EXERCISE OBJECTIVE ▸
Word for word, restate the records from their first line through the line with "FGSS: Feminist, Gender, and", both ends included; omit each picture.

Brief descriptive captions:
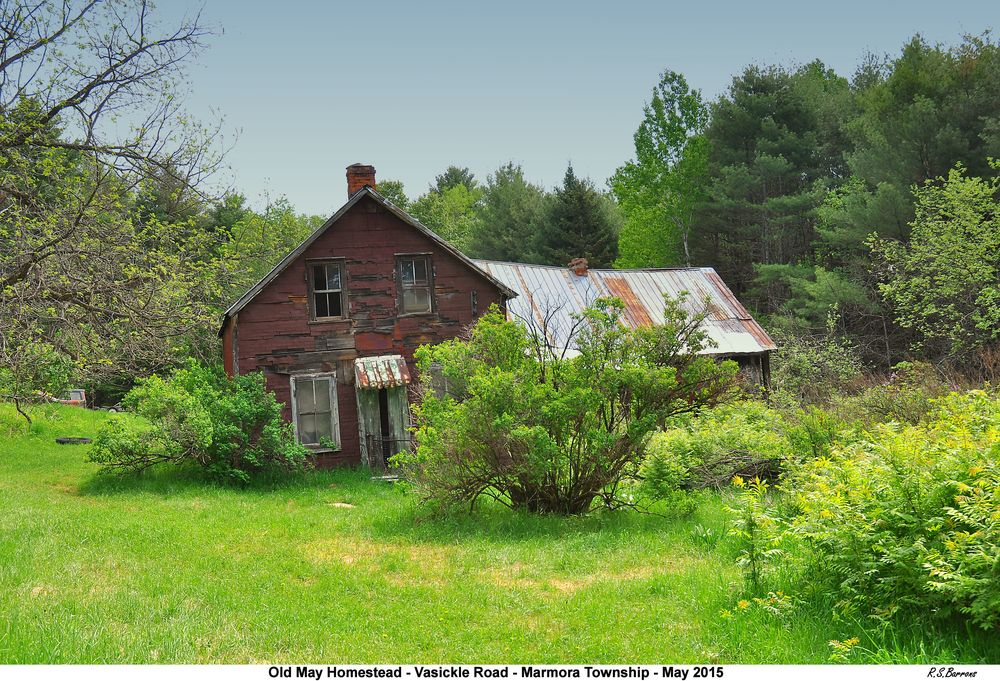 Ronald BarRons writes: The old May homestead is located at 760 Vansickle Road in Marmora Township. I knew of an Edna May who lived there in the 1950's. I do not know when it was abandoned.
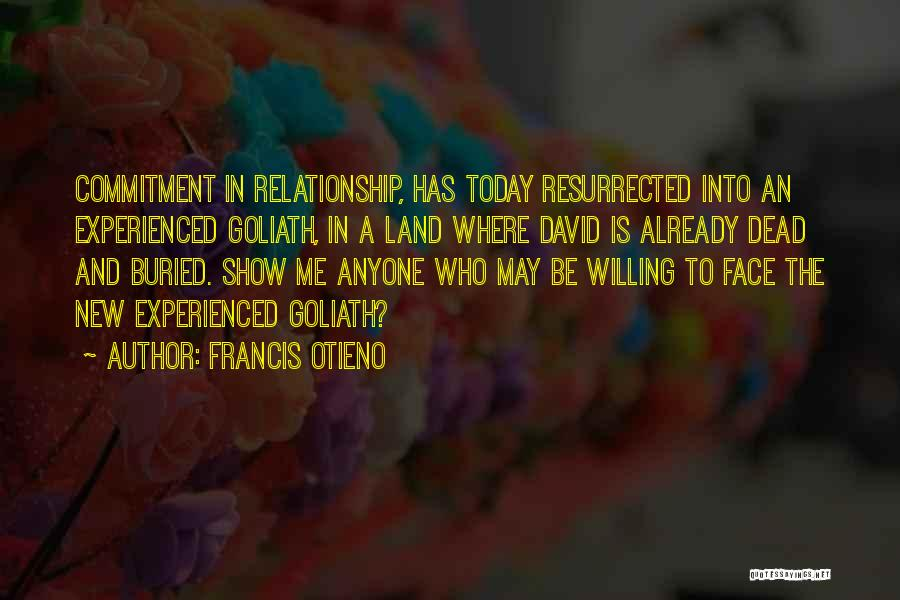 In New Relationship Quotes By Francis Otieno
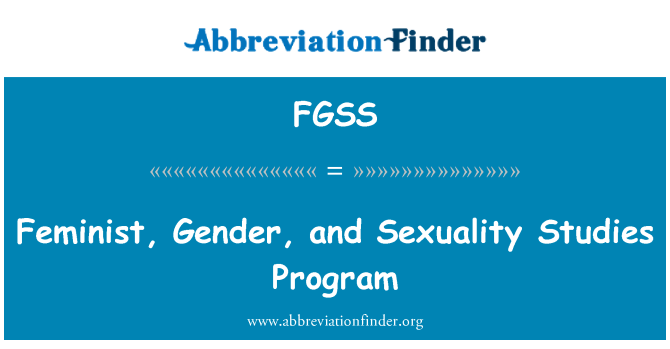 FGSS: Feminist, Gender, and Sexuality Studies Program
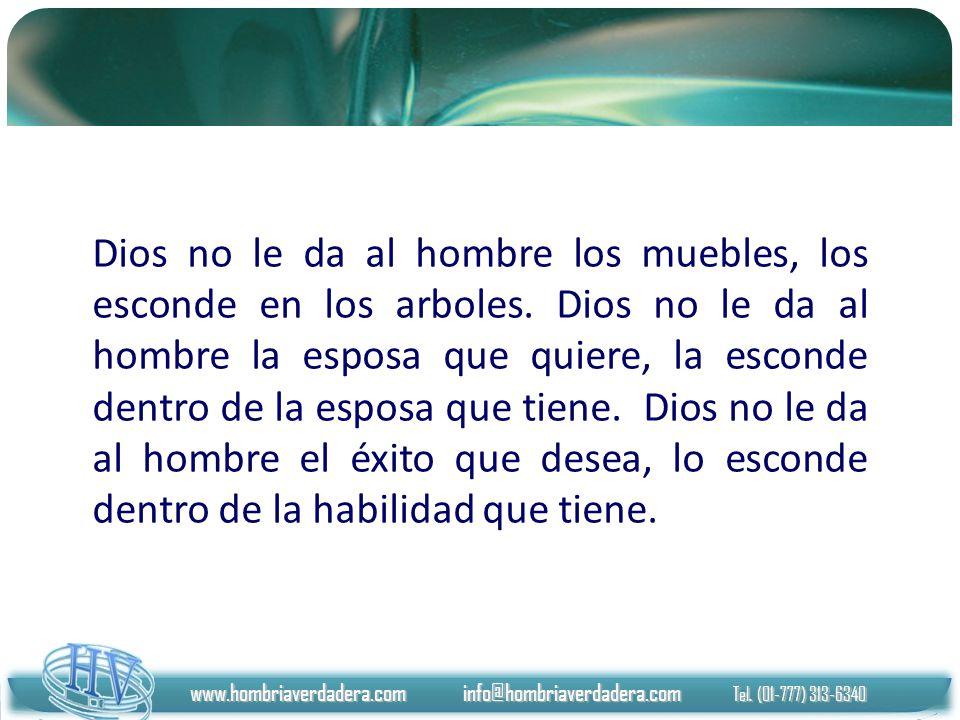 www.hombriaverdadera.com info@hombriaverdadera.com Tel. (01-777) 313-6340 Dios no le da al hombre los muebles, los esconde en los arboles. Dios no le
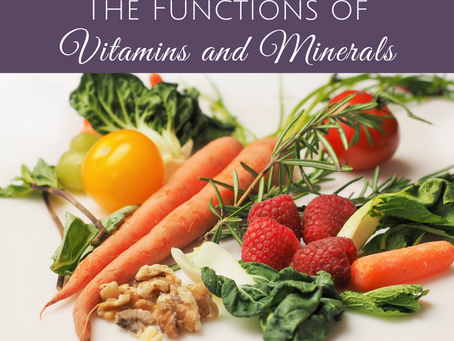 The Functions of Vitamins and Minerals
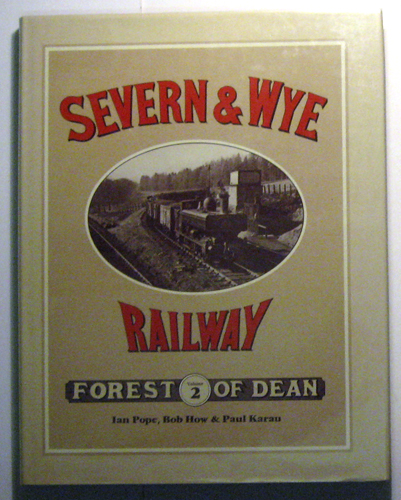 Image for An Illustrated History of The Severn and Wye Railway (The Forest of Dean). Volume Two (2,II)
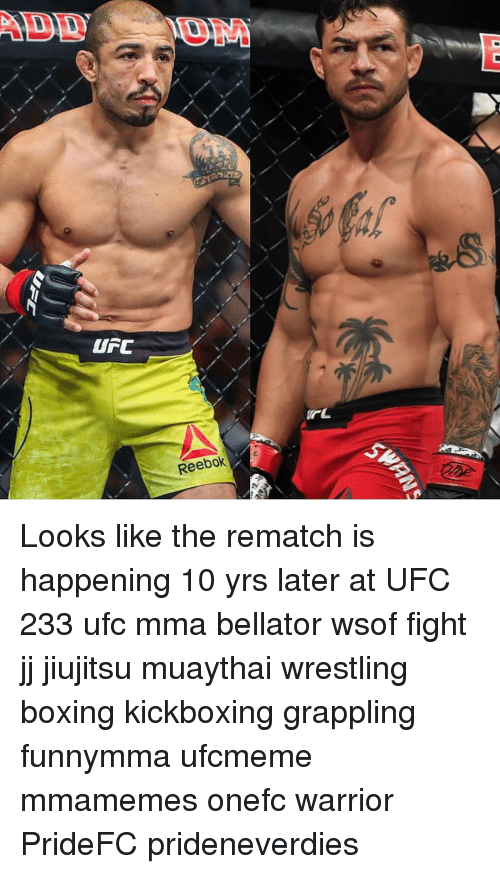 MMA: Reebok Looks like the rematch is happening 10 yrs later at UFC 233 ufc mma bellator wsof fight jj jiujitsu muaythai wrestling boxing kickboxing grappling funnymma ufcmeme mmamemes onefc warrior PrideFC prideneverdies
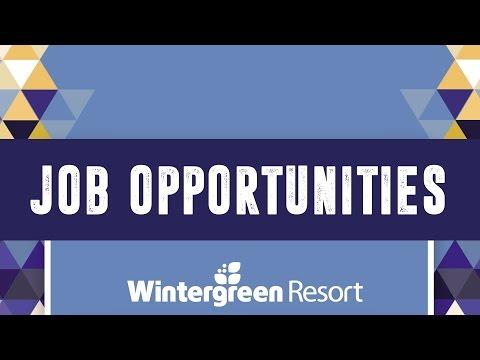 Mountain Minute - Jobs at Wintergreen!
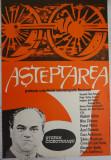 Afisul filmului romanesc Asteptarea  , 1971 , cu Stefan Ciubotarasu , E. Maftei
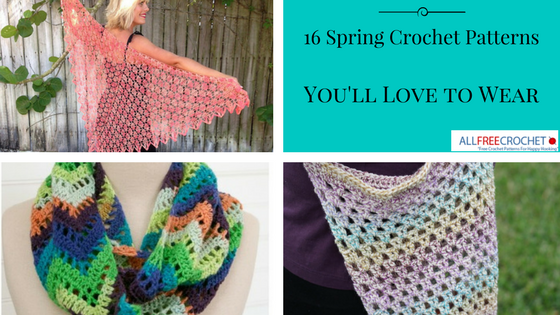 16 Spring Crochet Patterns You'll Love To Wear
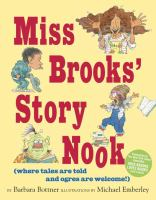 Miss Brooks' Story Nook : (where tales are told and ogres are welcome)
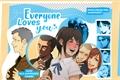 História: Everyone Loves You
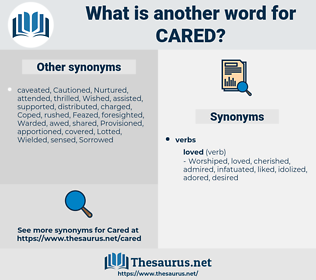 Cared, synonym Cared, another word for Cared, words like Cared, thesaurus Cared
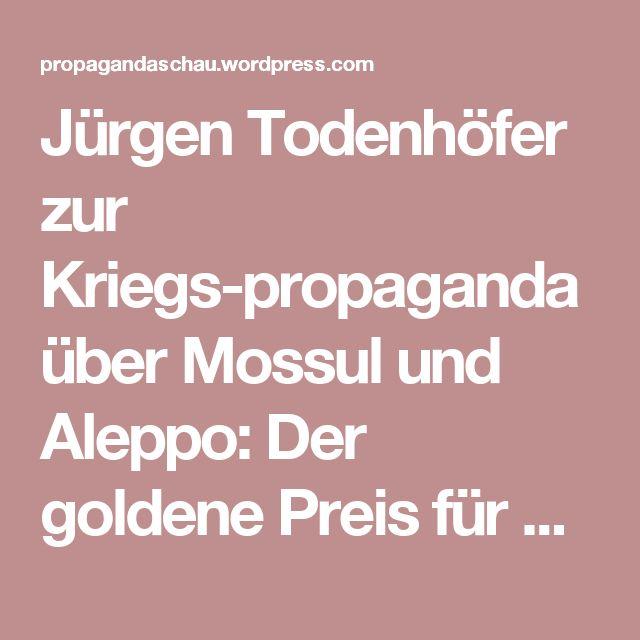 Jürgen Todenhöfer zur Kriegspropaganda über Mossul und Aleppo: Der goldene Preis für Doppelmoral | Die Propagandaschau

EXERCISE RESPONSE ▸
 Ronald BarRons writes: The old May homestead is located at 760 Vansickle Road in Marmora Township. I knew of an Edna May who lived there in the 1950's. I do not know when it was abandoned.
 In New Relationship Quotes By Francis Otieno
 FGSS: Feminist, Gender, and Sexuality Studies Program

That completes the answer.